Она выглядела напуганной. По-настоящему. Не так, как они с братом пугались, когда играли в индейцев и стреляли в буйволов. Буйволов не было, и они не были никакими индейцами. А тут все по-настоящему. Он – Тобиас, а она – Ракел. Она испугана не на шутку, и он здесь, чтобы помочь ей. Тобиас взял веточку и стал жевать ее, пока рассматривал в бинокль все вокруг, проверяя, не упустил ли он что-нибудь на карте, которую нарисовал вчера.

Тобиас перевел бинокль на ворота и подкрутил его на максимальную резкость. Ворота были из того же материала, что и весь забор – стальная проволока, или как это называется, и на них была дверь, открывающаяся внутрь. Похоже, что посередине была цепь и, вероятно, замок. Тобиас положил бинокль на землю и открыл свою коробочку с едой. Там осталось два бутерброда, он сберег их со вчерашнего вечера, один с коричневым сыром, другой с колбасой. Он съел тот, что с сыром, и запил его водой из бутылки. Он наполнил ее в ручье по пути сюда. Ему надо составить план, это важно. Сначала ему надо сделать обзор окрестностей, это он тоже видел в каком-то фильме, там они собирались ограбить банк, или нет, казино в Лас-Вегасе. У них было много карт и планов и встреч, где они все обсуждали. У него есть карта. Осталось придумать план.

Тобиас как раз собирался съесть бутерброд с колбасой, когда вдруг внизу что-то произошло. Тобиас схватил бинокль. Внезапно открылась одна из дверей, и из дома показалась тень. Девочка в сером платье. Сердце Тобиаса подпрыгнуло. Это Ракел. Она изо всех сил бежала к тому месту у забора, где они вчера разговаривали. Она бежала, путаясь в платье, спотыкаясь, падая, снова вставала на ноги. Подняла юбку повыше, чтобы было проще бежать, но все равно получалось с трудом. Вслед за ней, из той же двери вышли четверо, нет, пятеро мужчин и побежали за ней. Сердце Тобиаса стучало все сильнее, он с трудом удерживал бинокль в руках. Ракел повернулась, посмотрела назад и опять упала. Мужчины приближались, уже почти подошли к ней, он увидел, что они машут руками и что-то кричат. Ракел приближалась к забору и вдруг сделала прыжок. Она начала карабкаться, но было не так просто. Дырки в нем маленькие, а тяжелое платье очень мешало. Мужчины приближались огромными шагами, и вдруг один из них схватил ее за ногу, и они стянули ее вниз. Она брыкалась и вопила, пока они несли ее обратно в дом. И вот все снова затихло.

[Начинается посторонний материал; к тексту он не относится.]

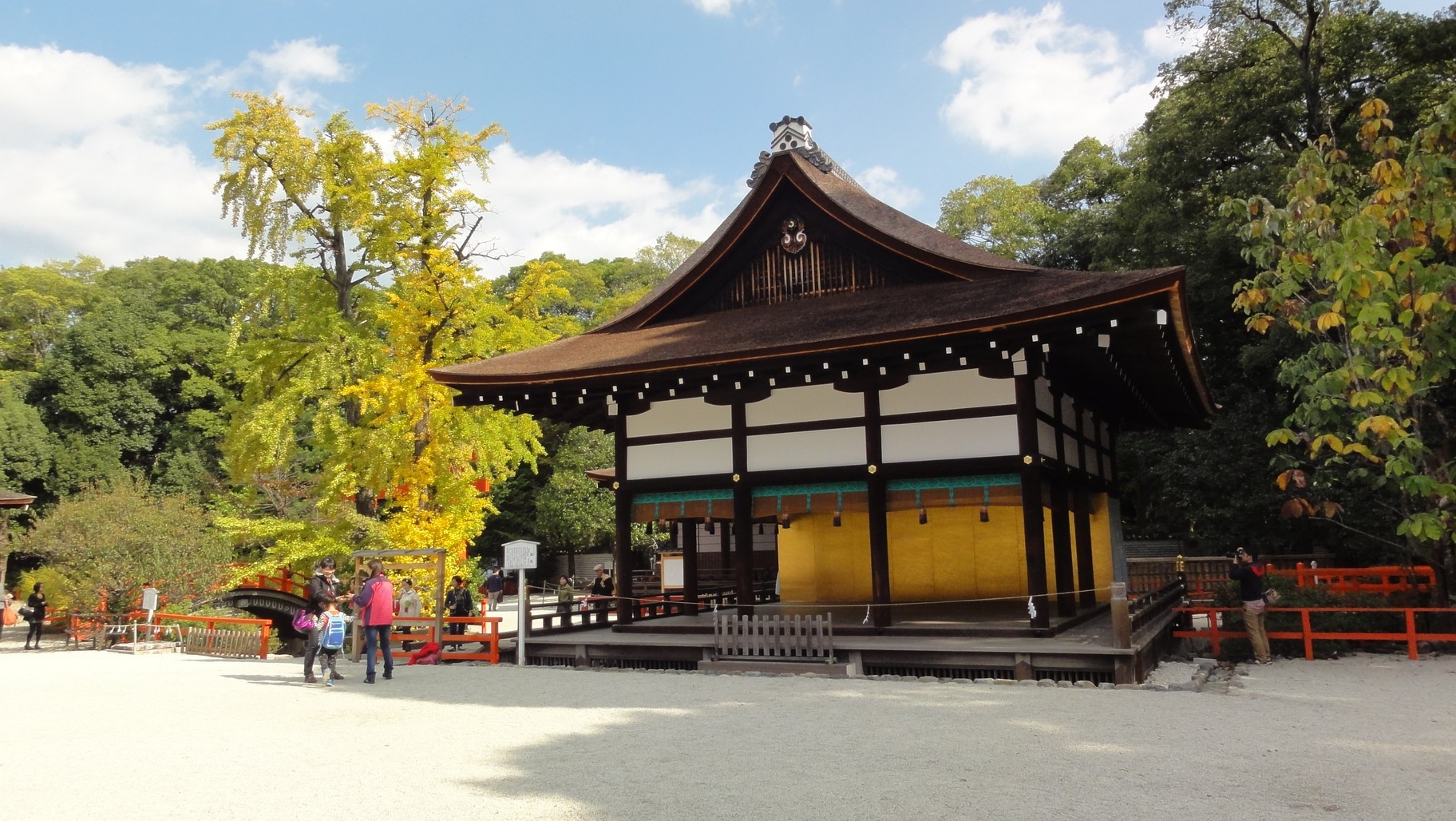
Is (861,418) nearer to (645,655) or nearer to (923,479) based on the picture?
(923,479)

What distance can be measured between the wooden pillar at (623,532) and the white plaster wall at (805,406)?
2262 mm

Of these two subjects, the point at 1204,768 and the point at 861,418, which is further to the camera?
the point at 861,418

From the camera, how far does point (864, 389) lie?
41.4 ft

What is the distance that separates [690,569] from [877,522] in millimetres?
6430

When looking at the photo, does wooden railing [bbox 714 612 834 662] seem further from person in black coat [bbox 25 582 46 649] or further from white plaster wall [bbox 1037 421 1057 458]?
person in black coat [bbox 25 582 46 649]

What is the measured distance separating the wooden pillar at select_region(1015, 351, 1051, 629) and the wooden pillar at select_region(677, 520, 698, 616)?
6328 mm

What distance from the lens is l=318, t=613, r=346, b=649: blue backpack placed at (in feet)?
36.5

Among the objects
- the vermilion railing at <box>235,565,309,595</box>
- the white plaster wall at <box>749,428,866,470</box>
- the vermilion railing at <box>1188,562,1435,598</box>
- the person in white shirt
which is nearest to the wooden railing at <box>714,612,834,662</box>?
the white plaster wall at <box>749,428,866,470</box>

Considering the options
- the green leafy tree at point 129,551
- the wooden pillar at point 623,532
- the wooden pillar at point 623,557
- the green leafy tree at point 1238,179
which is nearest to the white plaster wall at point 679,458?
the wooden pillar at point 623,532

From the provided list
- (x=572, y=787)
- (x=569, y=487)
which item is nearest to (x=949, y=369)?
(x=572, y=787)

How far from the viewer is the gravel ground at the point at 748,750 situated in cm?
535

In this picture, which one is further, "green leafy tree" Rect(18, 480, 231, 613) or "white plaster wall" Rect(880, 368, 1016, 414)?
"green leafy tree" Rect(18, 480, 231, 613)

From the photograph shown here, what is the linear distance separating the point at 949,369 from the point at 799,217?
411cm

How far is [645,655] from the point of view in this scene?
1276cm
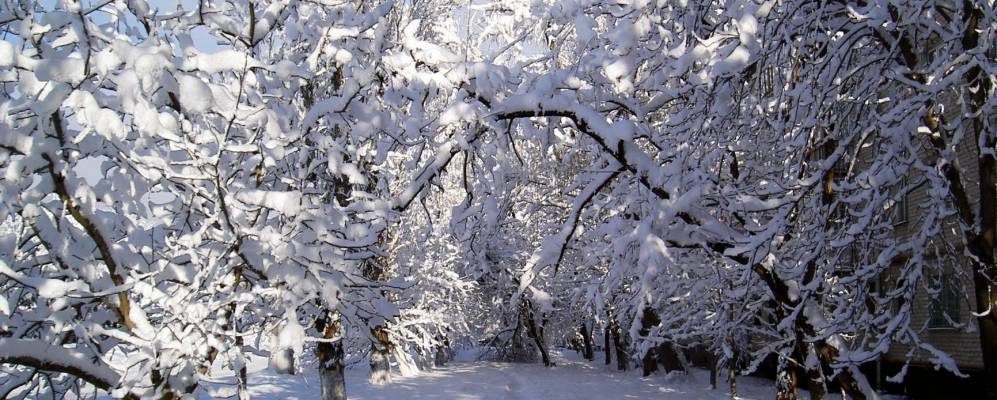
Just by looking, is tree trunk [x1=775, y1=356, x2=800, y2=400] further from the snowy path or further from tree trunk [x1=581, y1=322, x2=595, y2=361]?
tree trunk [x1=581, y1=322, x2=595, y2=361]

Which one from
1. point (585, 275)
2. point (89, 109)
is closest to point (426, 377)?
point (585, 275)

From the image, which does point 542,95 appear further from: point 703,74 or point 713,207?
point 713,207

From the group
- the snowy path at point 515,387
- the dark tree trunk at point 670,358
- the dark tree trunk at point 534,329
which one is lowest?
the snowy path at point 515,387

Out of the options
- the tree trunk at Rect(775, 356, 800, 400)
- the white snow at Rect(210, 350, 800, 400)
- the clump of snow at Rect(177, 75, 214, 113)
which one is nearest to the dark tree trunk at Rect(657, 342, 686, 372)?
the white snow at Rect(210, 350, 800, 400)

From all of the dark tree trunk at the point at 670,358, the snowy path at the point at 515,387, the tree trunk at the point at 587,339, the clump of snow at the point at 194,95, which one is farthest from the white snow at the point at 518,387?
the clump of snow at the point at 194,95

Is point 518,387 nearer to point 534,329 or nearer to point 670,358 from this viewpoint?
point 670,358

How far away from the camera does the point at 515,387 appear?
20.5 meters

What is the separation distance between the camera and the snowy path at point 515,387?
17648mm

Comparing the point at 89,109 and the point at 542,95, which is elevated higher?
the point at 542,95

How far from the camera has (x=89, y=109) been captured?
274 centimetres

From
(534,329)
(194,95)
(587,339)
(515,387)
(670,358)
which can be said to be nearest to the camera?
(194,95)

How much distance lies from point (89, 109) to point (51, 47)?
2.86 ft

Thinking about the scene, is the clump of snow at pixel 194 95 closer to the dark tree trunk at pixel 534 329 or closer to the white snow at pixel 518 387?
the white snow at pixel 518 387

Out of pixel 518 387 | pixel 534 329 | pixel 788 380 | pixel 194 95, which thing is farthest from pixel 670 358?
pixel 194 95
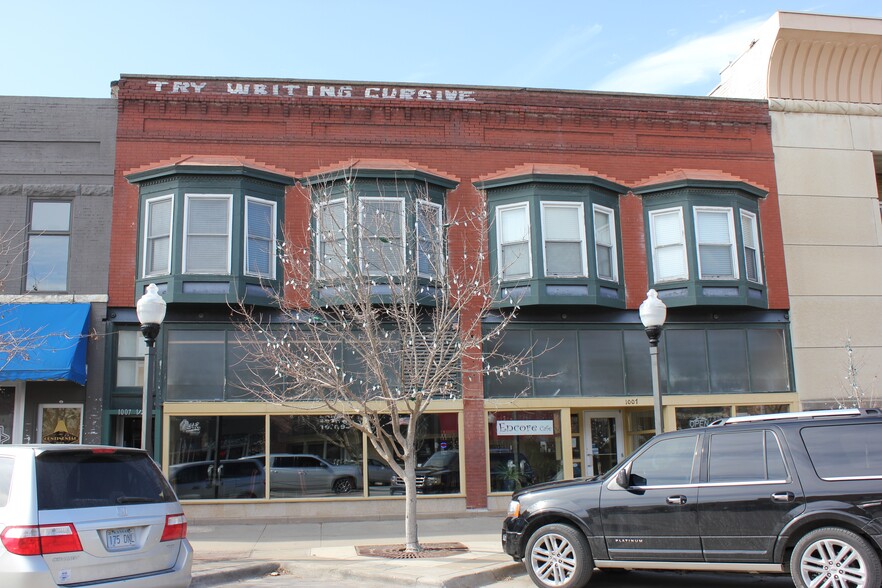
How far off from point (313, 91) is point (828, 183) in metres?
11.4

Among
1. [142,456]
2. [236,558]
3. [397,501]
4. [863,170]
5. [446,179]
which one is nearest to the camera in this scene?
[142,456]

Тобиас вдруг почувствовал, что его охватил холод. Не снаружи, а под кожей. Мысли стремительно проносились в его голове, дыхание участилось. Что за чертовщина? Что вообще тут творится? Он мигом встал на ноги. Нет времени придумывать план. Нет времени собирать вещи. Он побежал к палатке, взял нож и свою карту и начал пробираться по тропинке вниз к постройкам.

46

Миа уселась в «Юстисене» и хотела было взять пиво, но решила ограничиться «Фаррисом». Через несколько минут пришел запыхавшийся Холгер и упал в кресло напротив нее.

– Что там? – спросила Миа.

– Преступник связывался с «Афтенпостен» несколько дней назад. Позвонил журналисту по имени Миккель Волд. Исказил голос. Дал информацию о Каролине.

– Почему они не пришли к нам?

– Потому что они – кучка эгоистичных идиотов, занятых только продажей газет.

Мунк был явно раздражен.

– И что нам с этим делать?

– Пока не уверен, – пробормотал он. – Адвокат ясно дал понять, что они не сделали ничего противозаконного и нам не за что их брать.

– Но нам нужно взять их, черт возьми!

– Миккельсон сказал, что подумает об этом, но он считает, что достаточно было того допроса, который я только что провел.

– Это возможно?

– Политики хреновы, – прорычал Мунк. – Заняты только защитой самих себя и своей собственной карьерой.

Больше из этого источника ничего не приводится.